Here's the nutritional label from the containers at our local ice cream shop... this is what Ice Cream should be:



> *Nutritional Information:*
> 
> Don't even ask. This is the best ice cream made in Wisconsin, and it tastes so good because it has *gobs* of rich Wisconsin cream, *tons* of real ingredients for *boat-loads* of luscious flavors. That means it's *not* low-fat, low-calorie or low-anything, and that's why everyone loves it. *You want nutrition, eat carrots.*


----------



## Knoxienne (May 23, 2009)

toddpedlar said:


> Here's the nutritional label from the containers at our local ice cream shop... this is what Ice Cream should be:
> 
> 
> 
> ...


----------



## AThornquist (May 23, 2009)

That's cool.  Most places try to find _something_ to make the stuff seem "okay" to eat. _Well maybe this cup of cookie dough is worth less points since it is made with half the sugar..._ The question is: half the sugar of _what_? Probably another kind of sugar saturated ice cream! *You want nutrition, eat carrots.*


----------



## Ivan (May 23, 2009)

Tellin' it like it is!


----------



## ewenlin (May 23, 2009)

I heard on Wretchedradio one day, not sure if it was Todd or Tony, but he said something along the lines that when we get to heaven we'll hear God say, Whats wrong with you guys! I gave you ice cream, I gave you sugar.. I gave you.. well you get the idea.

by the way, Ben n Jerries is awesome


----------



## Knoxienne (May 23, 2009)

ewenlin said:


> by the way, Ben n Jerries is awesome



Chocolate Fudge Brownie.


----------



## Rich Koster (May 23, 2009)

I wonder how we humans survived before the start of putting nutritional info on the sides of packages


----------



## AThornquist (May 23, 2009)

Rich Koster said:


> I wonder how we humans survived before the start of putting nutritional info on the sides of packages



Seriously! Counting points must have been such a pain.


----------



## CredoFidoSpero (May 23, 2009)

ewenlin said:


> I heard on Wretchedradio one day, not sure if it was Todd or Tony, but he said something along the lines that when we get to heaven we'll hear God say, Whats wrong with you guys! I gave you ice cream, I gave you sugar.. I gave you.. well you get the idea.
> 
> by the way, Ben n Jerries is awesome



Isn't there something in the Rabbinic tradition - that we will not only be judged for all the bad things we did, but also for all the good gifts of God that we did not fully enjoy? 

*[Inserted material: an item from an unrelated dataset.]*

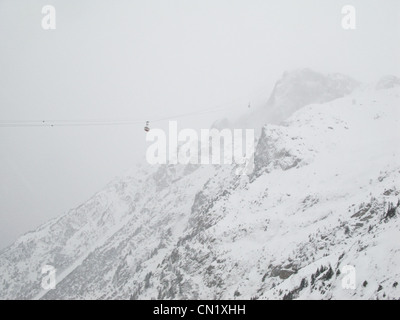 Seilbahn über den französischen Alpen, Chamonix, Frankreich Stockfoto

Or something like that. I like that idea . Not the judgment part, of course, just that we should enjoy all good, permissible things to the fullest.


----------



## Marrow Man (May 23, 2009)

Cake Batter Batter from Cold Stone is the best!


----------



## Idelette (May 23, 2009)

Marrow Man said:


> Cake Batter Batter from Cold Stone is the best!

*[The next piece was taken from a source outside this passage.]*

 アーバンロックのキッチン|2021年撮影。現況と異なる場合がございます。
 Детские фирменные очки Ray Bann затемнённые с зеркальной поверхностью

 I love Cake Batter from Cold Stone, that is the best! YUMM!


----------



## Marrow Man (May 23, 2009)

Yvonne, you can buy the (premade) quarts of ice cream from Cold Stone -- Cake Batter Batter, has the cake batter ice cream along with cookie dough mix-in. There's something else, but I forget...


----------



## AThornquist (May 23, 2009)

Cake Batter Batter from Cold Stone is so delicious. I always make the mistake of getting too large a container, though. I would question its health contents but I don't think this is the proper thread.


----------



## Reformed Thomist (May 23, 2009)

Love it. I am opposed to 'lite' anything. I probably eat less sweets than most, but at least I thoroughly enjoy what I'm eating when I do indulge.


----------



## Joseph Scibbe (Jun 17, 2009)

I can feel my waist band getting tighter just reading this.......


----------



## he beholds (Jun 17, 2009)

Marrow Man said:


> Cake Batter Batter from Cold Stone is the best!


Ooooh. That has my name all over it. I have never had Cold Stone, but it smells delicious when you walk past one! Now I must!!


----------